A new analysis breaks down how often schools and teachers are using the ed-tech tools bought by their districts. The findings are not pretty.
A median of 30 percent of the ed-tech licenses purchased by K-12 districts—as tracked through a proprietary platform—are never used. And a median of 97.6 ed-tech licenses are never used “intensively,” according to a report by Brightbytes, a San Francisco-based company focused on data use and analytics in schools.
The results are based on an analysis by researchers using data from the Brightbytes Learning Outcomes module, a system that collects data from the company’s district clients via each school system’s web proxy. Researchers used the data from Brightbytes to make a variety of conclusions in its report, including correlations between usage of products and achievement. The company has released a summary of the analysis, with its methods and findings, to the public.
The report is based on a set of data based on 48 districts, 393,000 students, and 177 apps—which Brightbytes defines as browser-based online curricular and learning tools. The districts studied were of different sizes, with enrollments from more than 30,000 students to less than 1,000.
Districts have become much more intent on tracking product usage data over the years, for a variety of reasons.
One is that they want to see if teachers and students are engaged with lessons and with the ed tech that administrators purchase–often at a big cost.
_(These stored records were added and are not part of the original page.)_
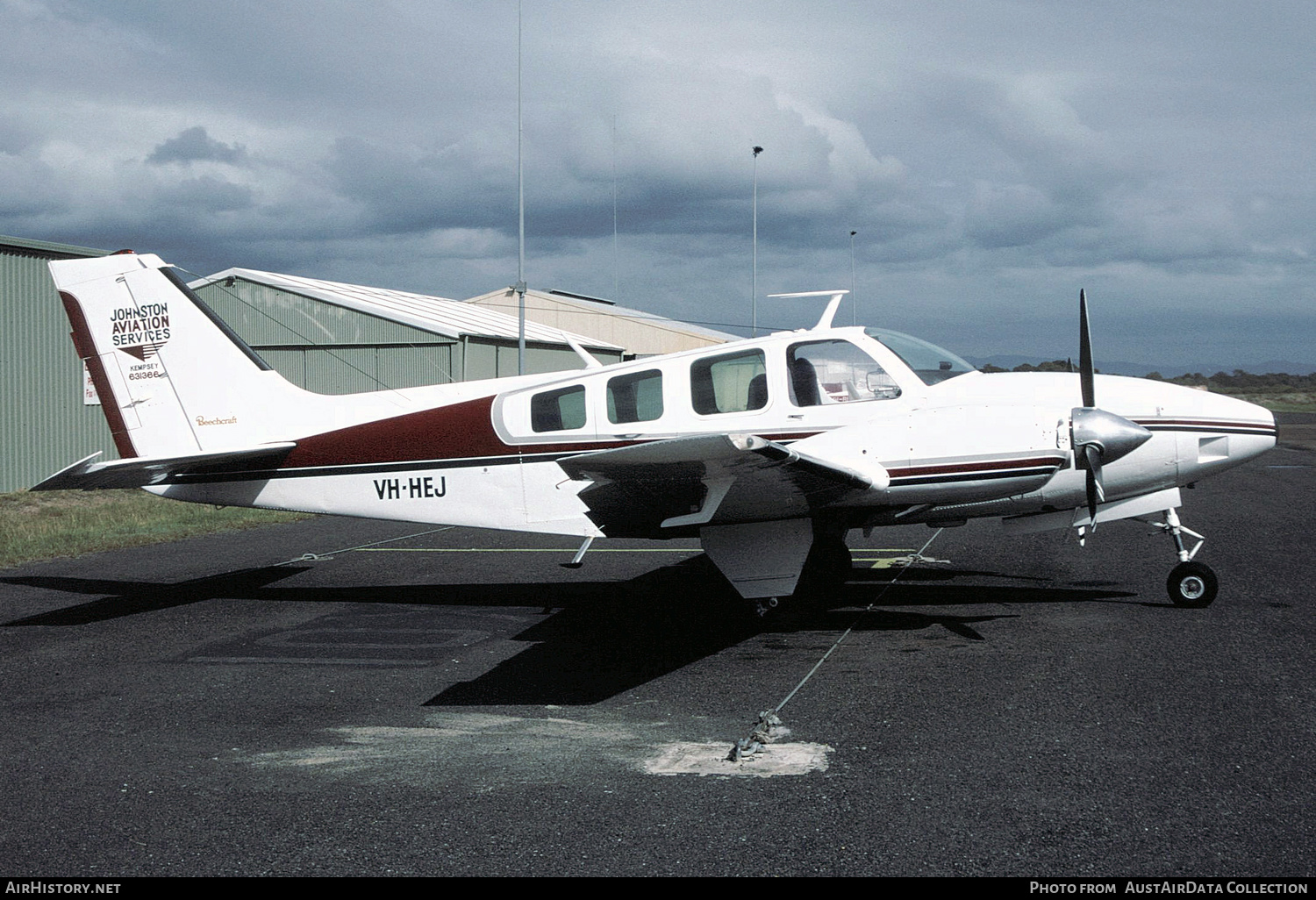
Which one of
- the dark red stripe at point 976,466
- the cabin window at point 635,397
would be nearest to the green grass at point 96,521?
the cabin window at point 635,397

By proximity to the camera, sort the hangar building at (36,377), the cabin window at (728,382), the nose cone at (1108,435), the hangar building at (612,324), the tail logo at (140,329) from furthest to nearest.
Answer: the hangar building at (612,324) → the hangar building at (36,377) → the tail logo at (140,329) → the cabin window at (728,382) → the nose cone at (1108,435)

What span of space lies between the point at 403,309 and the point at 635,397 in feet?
81.2

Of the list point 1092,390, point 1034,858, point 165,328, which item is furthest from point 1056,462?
point 165,328

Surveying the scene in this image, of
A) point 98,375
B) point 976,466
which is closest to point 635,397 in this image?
point 976,466

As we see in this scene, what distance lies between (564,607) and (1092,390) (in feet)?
17.0

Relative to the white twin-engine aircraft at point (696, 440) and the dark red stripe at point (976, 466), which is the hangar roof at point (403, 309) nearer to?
the white twin-engine aircraft at point (696, 440)

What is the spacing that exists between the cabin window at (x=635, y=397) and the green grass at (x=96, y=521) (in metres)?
7.43

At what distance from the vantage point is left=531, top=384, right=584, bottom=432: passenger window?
9.45 m

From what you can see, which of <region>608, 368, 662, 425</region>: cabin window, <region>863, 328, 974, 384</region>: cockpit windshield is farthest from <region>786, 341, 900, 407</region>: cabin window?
<region>608, 368, 662, 425</region>: cabin window

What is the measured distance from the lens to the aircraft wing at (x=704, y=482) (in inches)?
258

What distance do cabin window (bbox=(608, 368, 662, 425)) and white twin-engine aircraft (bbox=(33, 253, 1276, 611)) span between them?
0.02 meters

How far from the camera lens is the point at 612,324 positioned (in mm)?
55312

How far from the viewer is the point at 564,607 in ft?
32.3
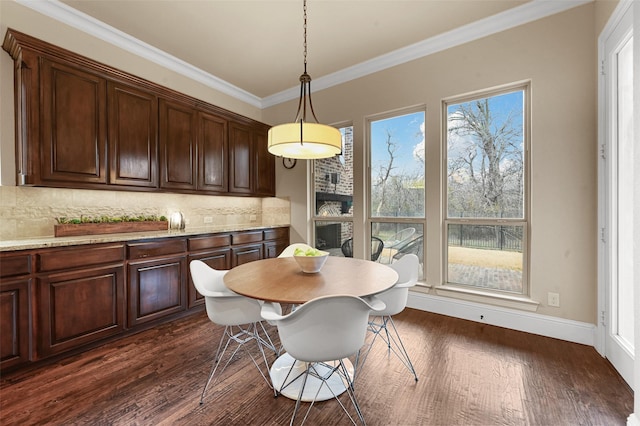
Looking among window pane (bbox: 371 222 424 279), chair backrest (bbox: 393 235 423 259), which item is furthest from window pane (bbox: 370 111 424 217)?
chair backrest (bbox: 393 235 423 259)

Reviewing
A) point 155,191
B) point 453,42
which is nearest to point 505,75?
point 453,42

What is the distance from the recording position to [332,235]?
409 cm

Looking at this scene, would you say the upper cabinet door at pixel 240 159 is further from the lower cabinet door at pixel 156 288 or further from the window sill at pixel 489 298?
the window sill at pixel 489 298

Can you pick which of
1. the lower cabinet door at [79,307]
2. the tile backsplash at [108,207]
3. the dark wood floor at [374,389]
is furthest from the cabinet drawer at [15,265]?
the dark wood floor at [374,389]

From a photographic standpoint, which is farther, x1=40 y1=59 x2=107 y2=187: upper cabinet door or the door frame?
x1=40 y1=59 x2=107 y2=187: upper cabinet door

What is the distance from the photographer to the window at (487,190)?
9.04 feet

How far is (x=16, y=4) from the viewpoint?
236 cm

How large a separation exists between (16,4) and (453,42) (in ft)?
13.4

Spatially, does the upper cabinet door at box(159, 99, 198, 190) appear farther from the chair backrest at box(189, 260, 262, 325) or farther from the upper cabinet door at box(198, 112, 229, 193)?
the chair backrest at box(189, 260, 262, 325)

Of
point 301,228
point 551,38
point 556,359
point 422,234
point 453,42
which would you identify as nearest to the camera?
point 556,359

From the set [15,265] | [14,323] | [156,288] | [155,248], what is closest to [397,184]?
[155,248]

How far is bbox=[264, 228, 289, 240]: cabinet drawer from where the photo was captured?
4.07 meters

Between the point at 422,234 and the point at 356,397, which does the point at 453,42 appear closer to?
the point at 422,234

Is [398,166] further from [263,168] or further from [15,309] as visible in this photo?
[15,309]
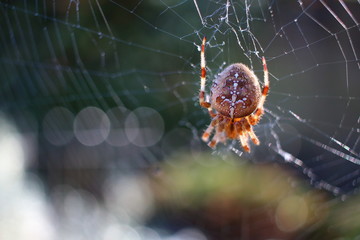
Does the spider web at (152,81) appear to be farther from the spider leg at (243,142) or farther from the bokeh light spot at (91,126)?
the spider leg at (243,142)

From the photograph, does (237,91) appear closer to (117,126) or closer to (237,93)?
(237,93)

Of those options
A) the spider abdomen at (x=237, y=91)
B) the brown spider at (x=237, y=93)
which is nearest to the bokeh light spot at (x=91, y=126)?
the brown spider at (x=237, y=93)

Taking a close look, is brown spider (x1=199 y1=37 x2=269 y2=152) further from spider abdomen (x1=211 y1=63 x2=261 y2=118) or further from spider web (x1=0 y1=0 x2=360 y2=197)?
spider web (x1=0 y1=0 x2=360 y2=197)

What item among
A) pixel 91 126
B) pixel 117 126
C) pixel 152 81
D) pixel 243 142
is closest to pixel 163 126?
pixel 152 81

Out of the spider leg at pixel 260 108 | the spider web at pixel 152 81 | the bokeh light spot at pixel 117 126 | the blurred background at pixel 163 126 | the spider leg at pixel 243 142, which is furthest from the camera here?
the bokeh light spot at pixel 117 126

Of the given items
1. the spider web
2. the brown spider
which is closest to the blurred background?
the spider web

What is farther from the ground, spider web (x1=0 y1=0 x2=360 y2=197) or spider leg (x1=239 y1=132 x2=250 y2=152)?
spider web (x1=0 y1=0 x2=360 y2=197)

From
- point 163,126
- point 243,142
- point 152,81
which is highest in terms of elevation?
point 152,81
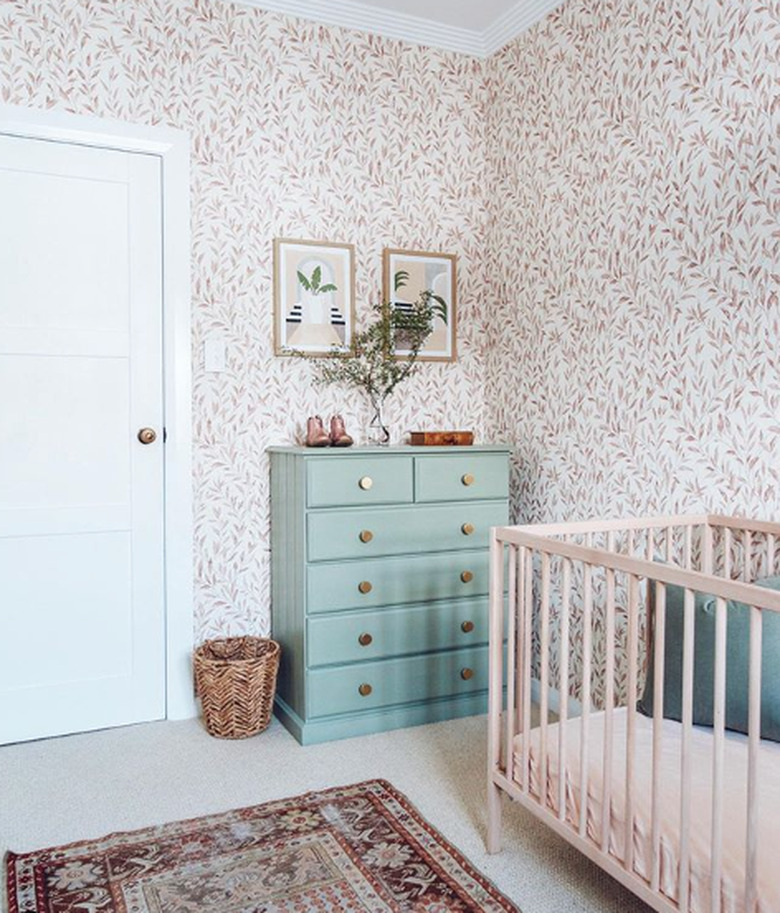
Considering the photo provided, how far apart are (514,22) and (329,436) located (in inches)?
69.7

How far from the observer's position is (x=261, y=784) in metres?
2.32

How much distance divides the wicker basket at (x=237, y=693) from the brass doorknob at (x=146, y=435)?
2.55 feet

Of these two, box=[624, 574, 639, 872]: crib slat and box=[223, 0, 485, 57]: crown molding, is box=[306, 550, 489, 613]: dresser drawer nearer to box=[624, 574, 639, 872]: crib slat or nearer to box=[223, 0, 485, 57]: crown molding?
box=[624, 574, 639, 872]: crib slat

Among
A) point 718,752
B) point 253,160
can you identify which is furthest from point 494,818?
point 253,160

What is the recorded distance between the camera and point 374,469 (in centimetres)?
269

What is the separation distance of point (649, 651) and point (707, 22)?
1.75 meters

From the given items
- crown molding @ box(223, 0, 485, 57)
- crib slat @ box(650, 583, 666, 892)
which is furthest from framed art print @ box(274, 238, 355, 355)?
crib slat @ box(650, 583, 666, 892)

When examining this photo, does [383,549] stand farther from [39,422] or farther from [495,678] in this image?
[39,422]

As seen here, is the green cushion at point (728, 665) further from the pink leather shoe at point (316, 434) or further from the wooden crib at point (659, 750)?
the pink leather shoe at point (316, 434)

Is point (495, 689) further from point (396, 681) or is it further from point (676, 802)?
point (396, 681)

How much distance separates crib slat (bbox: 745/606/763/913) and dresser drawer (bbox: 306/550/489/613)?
5.28 ft

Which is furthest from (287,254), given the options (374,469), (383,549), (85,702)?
(85,702)

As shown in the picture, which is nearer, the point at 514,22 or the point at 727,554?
the point at 727,554

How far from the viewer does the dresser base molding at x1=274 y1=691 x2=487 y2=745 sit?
2629 mm
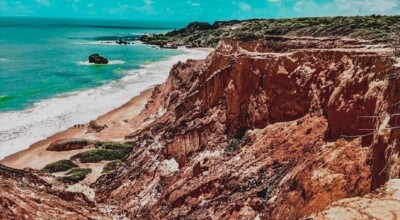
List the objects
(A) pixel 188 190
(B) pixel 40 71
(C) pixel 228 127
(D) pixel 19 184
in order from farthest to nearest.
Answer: (B) pixel 40 71 → (C) pixel 228 127 → (A) pixel 188 190 → (D) pixel 19 184

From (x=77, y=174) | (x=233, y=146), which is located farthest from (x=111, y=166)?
(x=233, y=146)

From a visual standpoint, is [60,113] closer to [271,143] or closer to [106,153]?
[106,153]

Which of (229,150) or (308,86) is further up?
(308,86)

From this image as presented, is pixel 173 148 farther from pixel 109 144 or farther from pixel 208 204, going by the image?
pixel 109 144

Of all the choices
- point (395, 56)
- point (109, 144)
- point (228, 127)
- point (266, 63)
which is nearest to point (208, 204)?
point (228, 127)

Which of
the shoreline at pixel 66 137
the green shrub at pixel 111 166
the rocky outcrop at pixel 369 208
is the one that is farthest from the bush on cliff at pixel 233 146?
the shoreline at pixel 66 137

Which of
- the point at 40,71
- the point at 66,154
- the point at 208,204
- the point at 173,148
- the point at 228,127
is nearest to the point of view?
the point at 208,204

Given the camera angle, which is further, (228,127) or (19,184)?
(228,127)
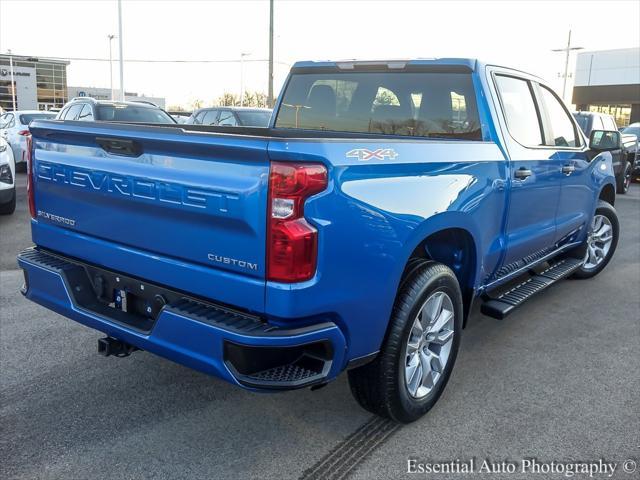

Districts also want to know if individual products are helping them accomplish specific goals, particularly in driving up academic achievement.
K-12 leaders also want to know that they’re getting what they’re paying for from ed-tech tools, especially if they’re being charged through a per-user license.
Brightbytes defines a “user” as someone who has ever logged into an app, and an “intensive” user as someone who used the tool at least 10 hours between two different assessments covering the content related to the tool.
A majority of the ed-tech licenses the Brightbytes report looked at had less than 10 percent intensive usage, as shown in the graphic below. Just 6 percent of apps had over 60 percent intensive usage, according to the company:
The lead author on the analysis is Ryan Baker, an associate professor at the University of Pennsylvania’s graduate school of education.
Ideally, said Baker, the analysis will prompt more district officials to scrutinize their agreements with vendors and ask the right questions to know if they’re being overcharged, and if a product is a good match for their district.
Right now, the data clearly show many districts are “getting a lot more licenses than they’re actually using,” he said.
The report’s findings about lackluster usage of ed-tech is consistent with other analyses showing a big gap between promises made about K-12 products’ take-up and reality in the classroom, said Christina Luke, the director for program and product evaluation at the nonprofit organization Digital Promise.
One of the main reasons products sit idle is because administrators—who typically captain purchasing decisions–and teachers don’t agree about whether an ed-tech tool has value and how it should be used, said Luke. In addition, teachers with a shaky grasp of how the tech works may be reluctant to take it up, said Luke, whose organization tries to improve the quality of research and technology in schools.
Broadly speaking, the increased, data-driven focus on whether products are actually being used is a good thing for schools, financially and educationally.
“We’re hearing more of that conversation,” Luke said. It’s part, she said, of districts making “evidence-based decisions” about products.